After months of economic coverage narrowly focused on deficits, a new jobs report from the Bureau of Labor Statistics reinforces the need for the media conversation to shift toward growth. The alternative approach would require journalists and pundits to follow in the footsteps Rush Limbaugh laid out today when he insisted the BLS report says the opposite of what it does.
In their coverage of budget negotiations, the debt ceiling, and the discourse between professional economists, the media have helped enable further damaging austerity by focusing on deficits rather than the need for economic growth. The last week of January now features two new, official data points that contradict the longstanding media narrative on deficits, spending, and job growth in the public and private sectors. Mainstream media outlets can now choose between coverage that's guided by data, and coverage that's guided by Rush Limbaugh, who today claimed that “This administration is shrinking the private sector” in a segment on the new BLS report:
Of course, Limbaugh has it exactly backwards. The BLS report on January job growth contains the official benchmark revisions to monthly data from as far back as 2008. The BLS figures had previously shown that the private sector gained 4.1 million net jobs as the government slashed payrolls by 645,000 from mid-2009 through the end of 2012. The new numbers show an even broader divergence. The private economy has added 4,968,000 net jobs since the economy began growing again, and the public sector has lost a net 721,000 workers in that same period.
These numbers demonstrate that government austerity has lopped nearly 15 percent off private-sector job growth over the course of the recovery. The news comes on the heels of the Bureau of Economic Analysis' report that a collapse in government consumption helped put the economy into reverse last quarter, despite strengthening private-sector components of GDP. On his blog, Nobel Prize-winning economist Paul Krugman notes that President George W. Bush's recovery benefited from steadily increasing government consumption. But with the Tea Party movement and the attendant focus from conservatives on reducing deficits, President Obama's recovery has been hampered by steadily falling public-sector consumption for the past two years.

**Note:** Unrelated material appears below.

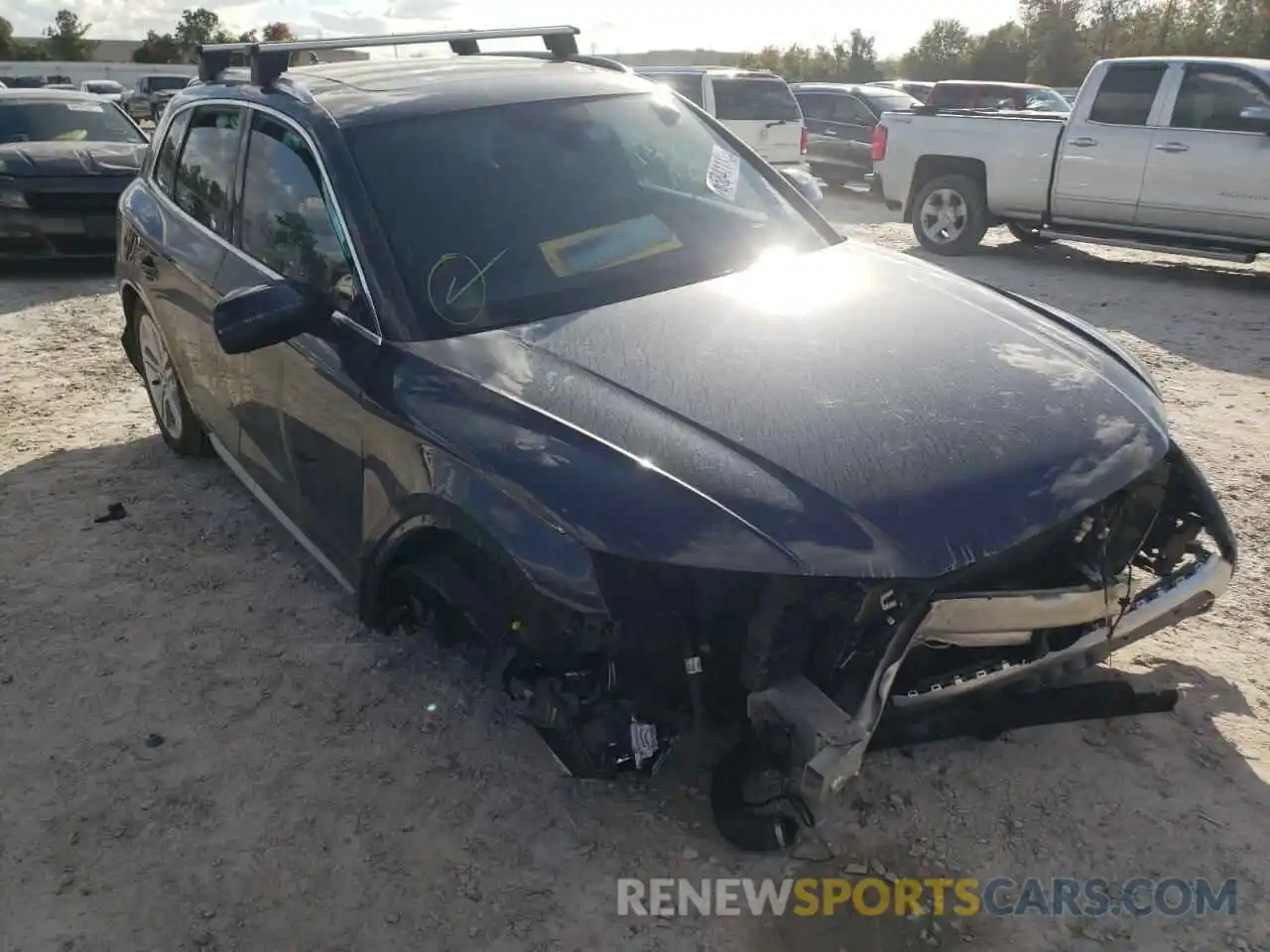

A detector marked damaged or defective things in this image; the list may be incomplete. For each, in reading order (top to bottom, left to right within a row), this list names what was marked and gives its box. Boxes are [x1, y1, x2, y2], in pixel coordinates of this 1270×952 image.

bent hood [0, 141, 145, 178]
damaged dark blue audi q5 [116, 26, 1230, 853]
bent hood [425, 242, 1175, 575]
crumpled front bumper [750, 543, 1238, 797]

Even without growing government's direct contributions to demand -- just by keeping them flat for the past two years -- the economic recovery would look much stronger. America would be hitting a recovery milestone, with 5,000,000 new jobs since the recession ended, if not for the deficit hawks. Their success in pushing austerity prematurely into the policymaking conversation has cost even more public-sector jobs than previously thought, while private-sector growth has been much more robust.